U.S. Pat. No. 4,752,906 likewise relates to a system employing neural computation to develop sequences of output vectors. This patent describes a neural network as having a highly parallel computational circuit comprising a plurality of electronic amplifiers. Each of the amplifiers feeds back its output signal to itself and to all of the other amplifiers.
Electronic implementations are inherently limited in the number of interconnections that can be made. It appears unlikely that an electronic circuit providing for more than about 1,000,000 i.e. 1.times.10.sup.6 interconnections is feasible. To attempt to attain such a large number of interconnections in an electronic system results in very significant cross-talk problems. Further, electronic systems are seriously limited by power requirements. Such systems are also limited by volume and weight requirements.
The development of optical systems to carry out computations has progressively advanced. In an article by H. J. Caufield, J. A. Neff and W. T. Rhodes, "Optical Computing: The Coming Revolution in Optical Signal Processing", Laser Focus/Electro-Optics, November, 1983, p. 100, earlier progress in the application of optics to mathematical operations is reviewed. Examples of optical apparatus for performing digital matrix multiplication are disclosed in U.S. Pat. Nos. 4,567,569 and 4,809,204.
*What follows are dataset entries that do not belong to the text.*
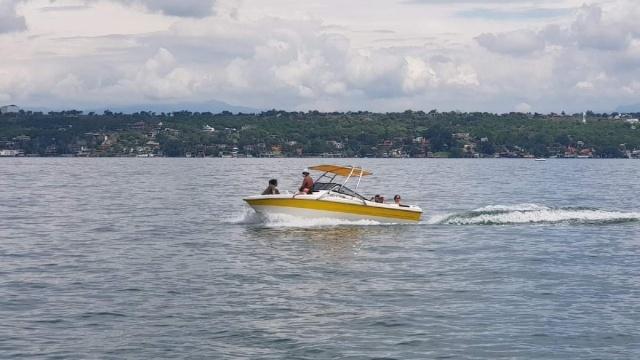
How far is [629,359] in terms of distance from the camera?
18.7 metres

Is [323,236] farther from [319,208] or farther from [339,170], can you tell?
[339,170]

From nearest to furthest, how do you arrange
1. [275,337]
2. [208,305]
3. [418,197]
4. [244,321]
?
[275,337] → [244,321] → [208,305] → [418,197]

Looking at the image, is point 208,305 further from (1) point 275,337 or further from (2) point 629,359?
(2) point 629,359

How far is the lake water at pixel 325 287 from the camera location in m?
19.7

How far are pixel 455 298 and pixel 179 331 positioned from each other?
7738 mm

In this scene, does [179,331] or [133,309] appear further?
[133,309]

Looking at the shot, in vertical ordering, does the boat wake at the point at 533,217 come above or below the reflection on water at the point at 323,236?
above

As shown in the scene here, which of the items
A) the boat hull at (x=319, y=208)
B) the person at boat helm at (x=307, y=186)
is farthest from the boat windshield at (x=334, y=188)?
the boat hull at (x=319, y=208)

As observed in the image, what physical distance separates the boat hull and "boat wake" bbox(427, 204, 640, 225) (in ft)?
12.3

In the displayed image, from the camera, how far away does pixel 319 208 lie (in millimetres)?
40969

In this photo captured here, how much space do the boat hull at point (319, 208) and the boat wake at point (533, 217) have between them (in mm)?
3764

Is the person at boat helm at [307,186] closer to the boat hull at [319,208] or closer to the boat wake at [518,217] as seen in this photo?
the boat hull at [319,208]

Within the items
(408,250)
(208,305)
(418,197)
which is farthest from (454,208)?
(208,305)

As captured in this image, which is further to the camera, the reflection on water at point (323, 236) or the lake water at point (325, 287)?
the reflection on water at point (323, 236)
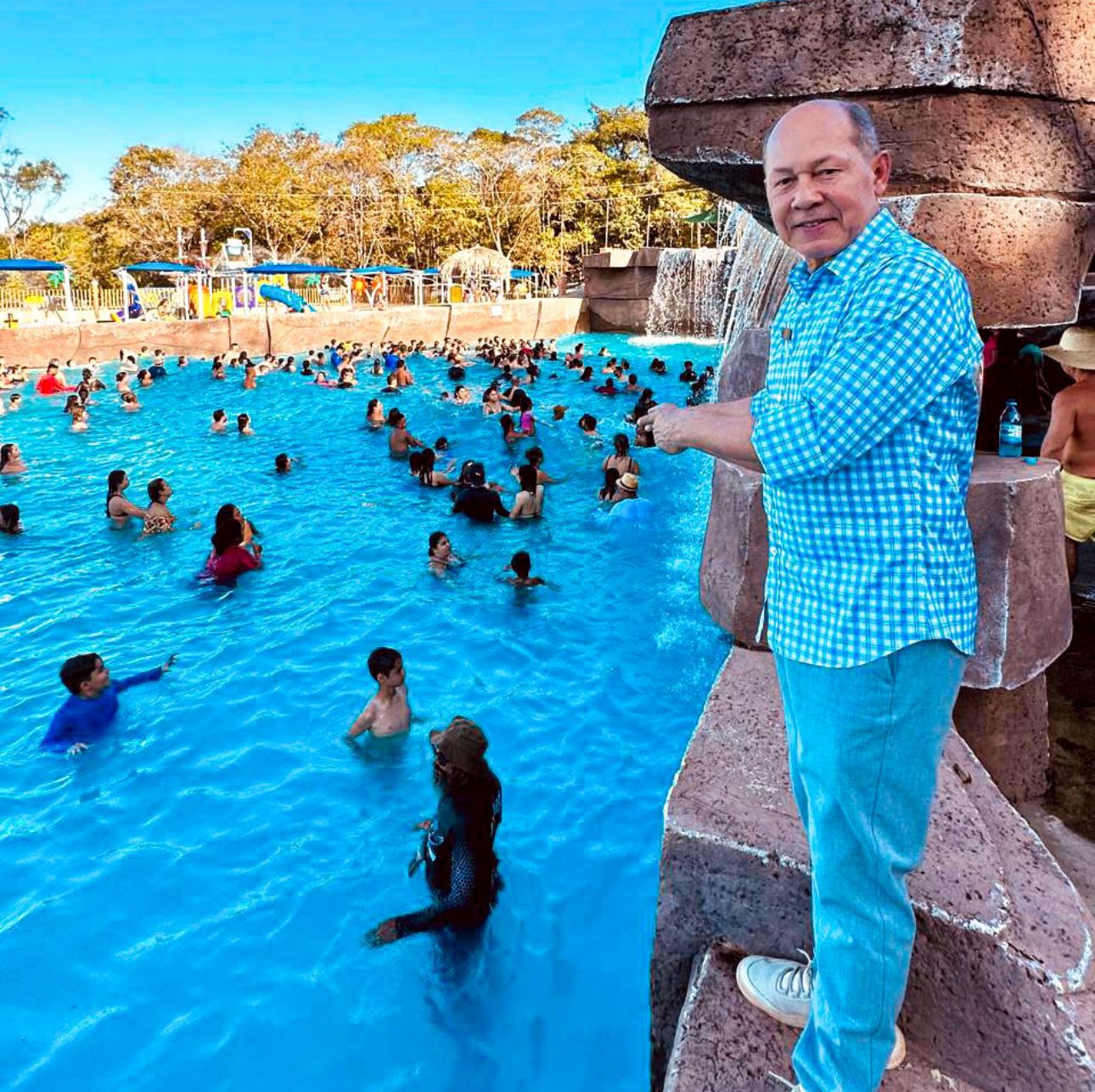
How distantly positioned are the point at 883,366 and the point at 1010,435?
8.52 feet

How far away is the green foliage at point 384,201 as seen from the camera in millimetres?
37188

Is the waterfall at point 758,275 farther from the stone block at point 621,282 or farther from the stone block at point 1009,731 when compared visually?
the stone block at point 621,282

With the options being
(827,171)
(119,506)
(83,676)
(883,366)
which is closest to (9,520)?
(119,506)

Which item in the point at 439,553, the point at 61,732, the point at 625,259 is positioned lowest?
the point at 61,732

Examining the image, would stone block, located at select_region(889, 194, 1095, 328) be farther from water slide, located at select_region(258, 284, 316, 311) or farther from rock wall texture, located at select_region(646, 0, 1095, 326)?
water slide, located at select_region(258, 284, 316, 311)

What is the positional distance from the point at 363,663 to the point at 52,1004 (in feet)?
11.6

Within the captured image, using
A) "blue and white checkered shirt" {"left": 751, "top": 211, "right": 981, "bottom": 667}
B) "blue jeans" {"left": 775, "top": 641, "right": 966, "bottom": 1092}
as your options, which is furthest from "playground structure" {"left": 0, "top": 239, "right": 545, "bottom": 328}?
"blue jeans" {"left": 775, "top": 641, "right": 966, "bottom": 1092}

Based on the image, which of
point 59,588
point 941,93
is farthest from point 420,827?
point 59,588

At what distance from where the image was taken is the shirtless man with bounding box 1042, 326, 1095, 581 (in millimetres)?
4605

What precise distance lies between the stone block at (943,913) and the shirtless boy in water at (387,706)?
10.7 ft

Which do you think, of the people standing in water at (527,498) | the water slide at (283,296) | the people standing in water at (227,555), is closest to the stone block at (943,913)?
the people standing in water at (227,555)

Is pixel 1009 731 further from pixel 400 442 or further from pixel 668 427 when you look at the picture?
pixel 400 442

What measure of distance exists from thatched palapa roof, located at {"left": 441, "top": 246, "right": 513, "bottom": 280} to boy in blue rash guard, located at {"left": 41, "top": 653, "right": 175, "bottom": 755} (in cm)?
3231

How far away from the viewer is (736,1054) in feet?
6.56
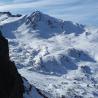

Further, optical machines that demonstrate different approaches to associative memory have been developed. One approach, developed by the California Institute of Technology, is referred to as photorefractive hologram neural networks. According to this approach, the selectivity of thick holograms in photorefractive materials is used as the primary driver for an optical associative memory. Systems based on this approach have demonstrated significant ability to learn new data. A second approach is represented by U.S. Pat. Nos. 4,739,496 and 4,750,153. In the optical systems disclosed in these patents, multiple, high-resolution images are stored in a holographic medium. When interrogated by an input image, the systems of the two latter patents recall the closest, most correct image stored. Even if these systems are addressed with an incomplete version of one of the stored images, they will output the complete image.
Limitations in the number of interconnections that can be made already have been recognized in optical systems designed according to these first two approaches. The photorefractive holograms used in systems according to the first and second approaches are known in the art as volume holograms which have relatively large thicknesses. Due to the thickness of the holograms, intermodulation noise becomes an increasing factor as the number of interconnections approaches 10.sup.10. Up to now, volume hologram approaches therefore have been limited to less than 10.sup.10 interconnections. When this number of interconnections is approached or exceeded in a system relying upon volume holography, the performance of such system lessens due to increasing problems in the way of lessening dynamic range, increasing intermodulation noise and degeneracy in the interconnections due to multiple order production by each modulation frequency recorded.